The answer must repeat every record exactly, with all pictures omitted.

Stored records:
[Start of Attachment]
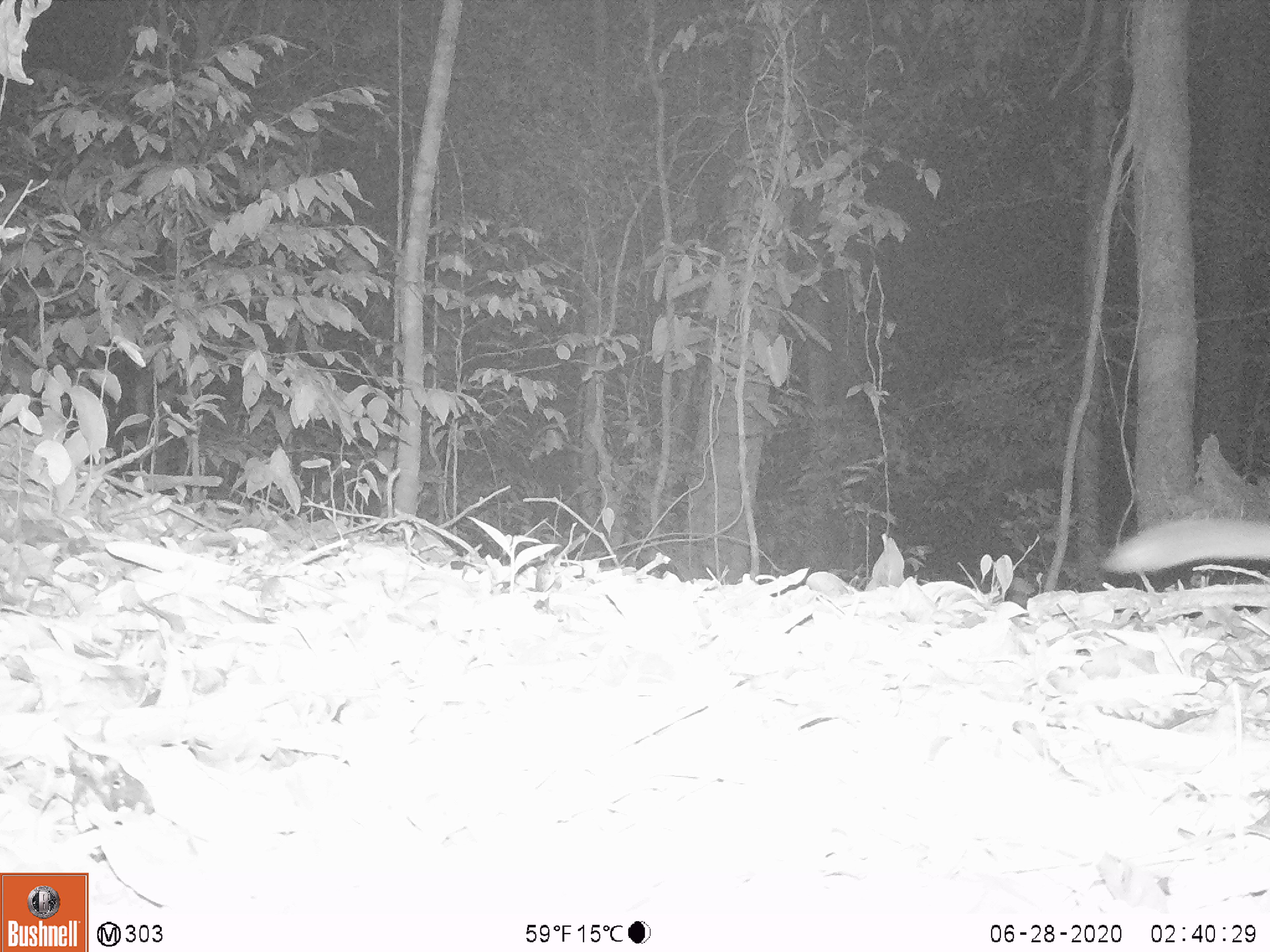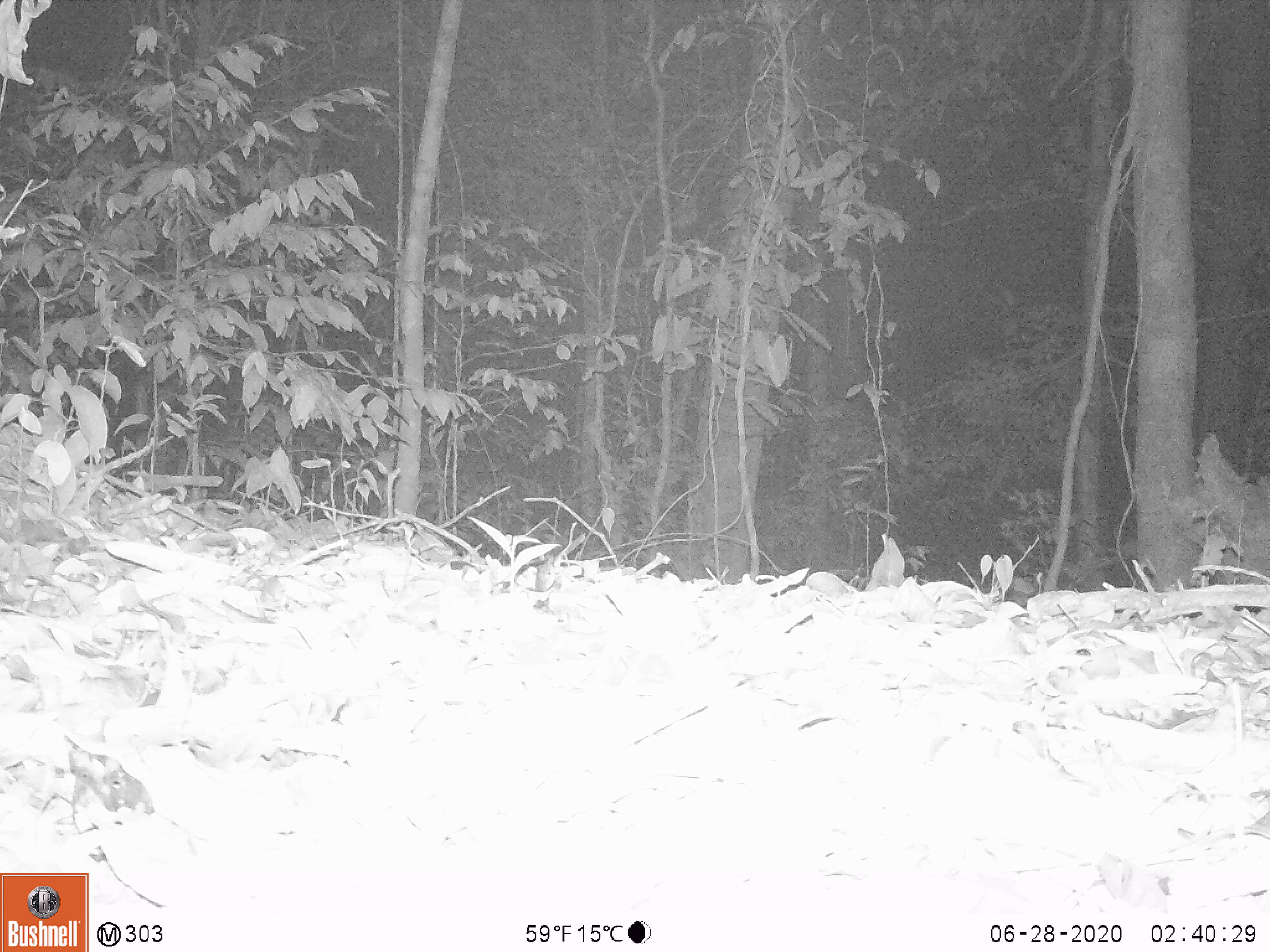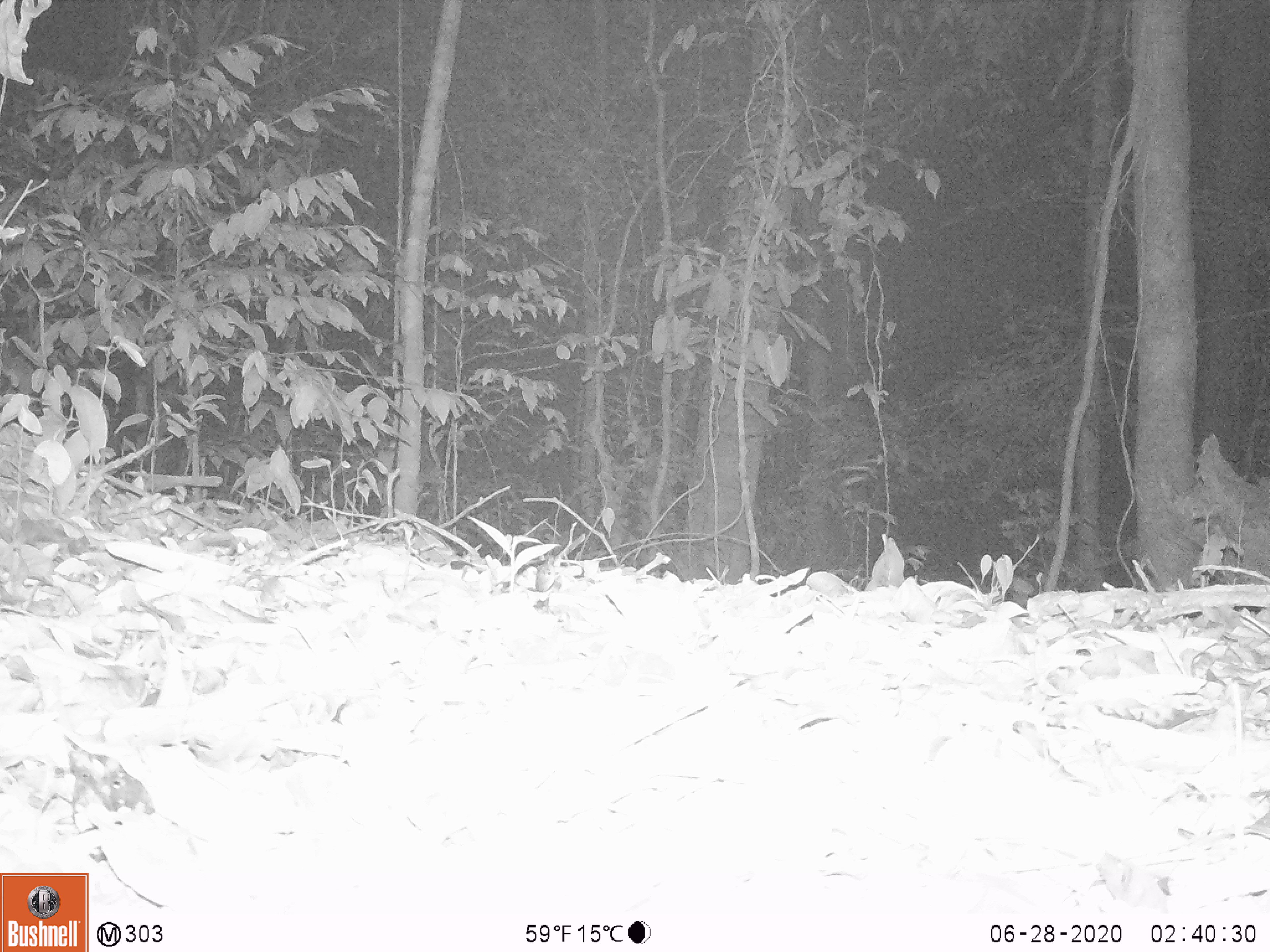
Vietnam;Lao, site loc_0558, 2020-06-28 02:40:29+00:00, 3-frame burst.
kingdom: Animalia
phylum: Chordata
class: Mammalia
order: Carnivora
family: Mustelidae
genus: Melogale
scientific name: Melogale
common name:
[End of Attachment]
→ **RESPONSE TO THIS TASK**:
Vietnam;Lao, site loc_0558, 2020-06-28 02:40:29+00:00, 3-frame burst.
kingdom: Animalia
phylum: Chordata
class: Mammalia
order: Carnivora
family: Mustelidae
genus: Melogale
scientific name: Melogale
common name:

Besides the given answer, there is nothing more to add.